• _Instruction_
Copy each line of the data below without any changes, leaving out the pictures.

Data entries
>>>

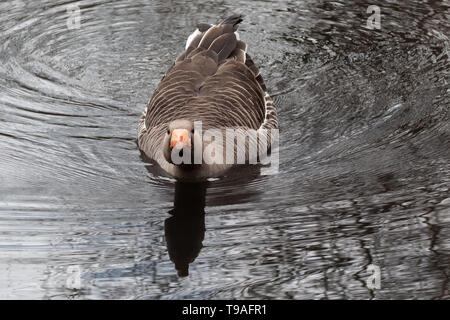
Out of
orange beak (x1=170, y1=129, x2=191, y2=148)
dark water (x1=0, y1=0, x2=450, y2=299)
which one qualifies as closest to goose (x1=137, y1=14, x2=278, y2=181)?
orange beak (x1=170, y1=129, x2=191, y2=148)

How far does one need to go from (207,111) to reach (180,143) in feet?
3.68

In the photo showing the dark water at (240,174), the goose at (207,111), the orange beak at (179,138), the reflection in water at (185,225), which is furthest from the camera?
the goose at (207,111)

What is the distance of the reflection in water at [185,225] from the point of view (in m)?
8.15

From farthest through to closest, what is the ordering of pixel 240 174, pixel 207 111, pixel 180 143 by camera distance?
pixel 207 111, pixel 240 174, pixel 180 143

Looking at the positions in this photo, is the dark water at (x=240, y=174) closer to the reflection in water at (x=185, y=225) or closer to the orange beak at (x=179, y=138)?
the reflection in water at (x=185, y=225)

<<<

• _Exercise answer_
Out of
orange beak (x1=170, y1=129, x2=191, y2=148)
dark water (x1=0, y1=0, x2=450, y2=299)
which one qualifies as closest to goose (x1=137, y1=14, x2=278, y2=181)?
orange beak (x1=170, y1=129, x2=191, y2=148)

How far does one need to go from (207,111) to reach (180,143) in feet?
3.68

In the photo showing the dark water at (240,174), the goose at (207,111), the orange beak at (179,138), the reflection in water at (185,225), which is furthest from the camera?
the goose at (207,111)

What is the distance of the reflection in water at [185,225] from the point of view (in m)?
8.15

From farthest through to closest, what is the ordering of pixel 240 174, pixel 207 111, pixel 180 143 by camera distance?
pixel 207 111, pixel 240 174, pixel 180 143

Looking at the positions in this photo, is the dark water at (x=240, y=174) closer to the reflection in water at (x=185, y=225) or closer to the orange beak at (x=179, y=138)?
the reflection in water at (x=185, y=225)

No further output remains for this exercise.